Does LLM Iteration Mitigate Against Slop-Slope?

Update (2026-05-13): the human-validation question is answered. The loop is deployed via sweep. 101 PRs to real maintainers, ~80–84% adjusted approval, median 40 lines. Within ten points of the lab. The lab and the field were measuring different denominators, not different ceilings. Details in It works in production below.

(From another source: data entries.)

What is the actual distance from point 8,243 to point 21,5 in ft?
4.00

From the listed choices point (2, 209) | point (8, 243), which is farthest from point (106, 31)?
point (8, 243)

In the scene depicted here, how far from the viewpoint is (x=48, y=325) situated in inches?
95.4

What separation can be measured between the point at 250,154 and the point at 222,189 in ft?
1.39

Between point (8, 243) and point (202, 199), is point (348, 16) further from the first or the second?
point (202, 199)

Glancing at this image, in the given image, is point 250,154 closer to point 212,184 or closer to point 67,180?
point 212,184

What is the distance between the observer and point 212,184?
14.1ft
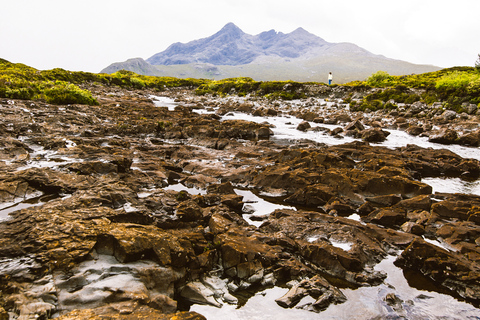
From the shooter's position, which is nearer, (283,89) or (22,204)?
(22,204)

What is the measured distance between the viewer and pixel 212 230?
741cm

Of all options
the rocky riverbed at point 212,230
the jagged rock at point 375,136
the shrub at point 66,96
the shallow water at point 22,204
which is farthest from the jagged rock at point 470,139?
the shrub at point 66,96

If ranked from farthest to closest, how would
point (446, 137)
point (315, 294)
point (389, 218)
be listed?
point (446, 137) < point (389, 218) < point (315, 294)

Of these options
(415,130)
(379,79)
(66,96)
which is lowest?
(415,130)

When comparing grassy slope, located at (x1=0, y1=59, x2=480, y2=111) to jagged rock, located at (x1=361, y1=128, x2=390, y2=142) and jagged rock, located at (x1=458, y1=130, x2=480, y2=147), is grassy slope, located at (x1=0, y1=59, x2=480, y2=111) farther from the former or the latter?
jagged rock, located at (x1=361, y1=128, x2=390, y2=142)

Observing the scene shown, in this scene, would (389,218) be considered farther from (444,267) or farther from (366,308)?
(366,308)

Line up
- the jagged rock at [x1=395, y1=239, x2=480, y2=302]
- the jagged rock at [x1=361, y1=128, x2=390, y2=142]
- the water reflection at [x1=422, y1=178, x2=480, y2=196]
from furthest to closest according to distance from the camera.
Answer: the jagged rock at [x1=361, y1=128, x2=390, y2=142] < the water reflection at [x1=422, y1=178, x2=480, y2=196] < the jagged rock at [x1=395, y1=239, x2=480, y2=302]

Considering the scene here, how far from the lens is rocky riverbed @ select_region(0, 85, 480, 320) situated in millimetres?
4820

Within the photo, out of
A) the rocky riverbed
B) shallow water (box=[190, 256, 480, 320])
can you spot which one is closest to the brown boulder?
the rocky riverbed

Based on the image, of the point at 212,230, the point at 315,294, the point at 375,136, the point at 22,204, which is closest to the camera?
the point at 315,294

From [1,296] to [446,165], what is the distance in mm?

If AI-generated code silently degrades the codebase (the slop-slope), humans must stay in the review loop forever. If it doesn’t, the loop can close: machines write, machines review, humans approve the intent. The answer decides whether AI coding agents are tools or liabilities.

I tested this on 27 merged PRs from 9 repos:

Repo	Language	Stars	Avg PR size (lines)	Trials
google-cloud-go	Go	4k	~3,200	2
cel-go	Go	3k	~2,100	3
ruff	Rust	35k	~1,500	2
gemini-cli	TypeScript	101k	~1,300	9
cli/cli	Go	40k	~1,200	2
go-github	Go	11k	~1,200	3
gapic-generator-go	Go	—	~840	2
go-containerregistry	Go	4k	~570	2
adk-go	Go	8k	~500	2

These are not toy PRs. The median is ~1,200 lines of additions+deletions. If LLM-led iterations can handle PRs this size, smaller ones are implied.

Without a review loop: coin flip. 43% of the time a reviewer would approve the output. The rest is slop; code that passes tests, doesn’t regress complexity, and still isn’t good enough to ship. That’s the slop-slope in action. The agent does work that looks productive and isn’t.

With an iterative review loop: 91%. The same code, same spec, same models; but after refactoring, an adversarial LLM finds issues, another LLM fixes them, rebuild, retest, repeat. After convergence, an independent reviewer sees the result for the first time. 21 of 23 active trials approved.

The 48 percentage point difference comes from adding the loop. Same code, same spec; only the review iteration differs. The A/B was accidental (I screwed up the first run and had to re-run with iteration), not preregistered. Take it as suggestive, not definitive. But the direction is clear.

The setup

Each trial takes a merged PR and rewinds to the commit where tests first passed, before human reviewers pushed for improvements. The pipeline refactors that pre-review code and asks: would a reviewer approve this?

The pipeline:

Spec: Codex reads the PR description and proposes specific refactoring claims (“extract this helper,” “centralize this normalization,” “remove this duplication”).
Implement: Opus and Codex each implement the spec independently. The one with smaller diff wins. (They tied on churn in one trial and landed within 10% on most. Blind-blind is insurance against single-model failure, not a source of diversity.)
Adversarial loop: Codex reviews its own side’s work. Finds issues. Fixes them. Rebuilds. Retests. Repeats up to 10 rounds. Findings oscillate; fixing 2 issues introduces 2 new ones, but the code hardens with each pass.
Independent review: Gemini sees the final output for the first time. It never touched the code during construction. It says “approve” or “here are my comments.”

Build and tests pass every round. Complexity never increases (measured via AST-level cognitive complexity). The question is only: is it merge-ready?

Three models, three roles: one writes the spec, two compete on implementation, one hunts bugs, one judges. No model reviews its own output. A single model talking to itself doesn’t catch its own blind spots; cross-model iteration does.

The numbers

27 trials. 9 repos (gemini-cli, cli/cli, cel-go, google-cloud-go, go-github, adk-go, go-containerregistry, gapic-generator-go, ruff). 3 languages.

	Go	TypeScript	Rust
Trials	16	9	2
Valid (build+test pass)	15	6	2
Approved (iterative)	15	4	2
Rate	100%	67%	100%

Go: every trial that produced test-passing code eventually got reviewer approval. Fast tests, strong-enough type system, small repos.

Rust: initially 0%; both trials were classified as “hard no-op.” Re-running with proper infrastructure revealed both refactorings were valid. One passed immediately; the other needed 2 rounds of compiler-driven fixes (codex reads rustc error → applies fix → rebuilds). Rust’s strict compiler makes iteration MORE effective: zero false-positive feedback, exact line numbers, convergence in 2 rounds vs Go’s typical 5-10 rounds of oscillating adversarial findings.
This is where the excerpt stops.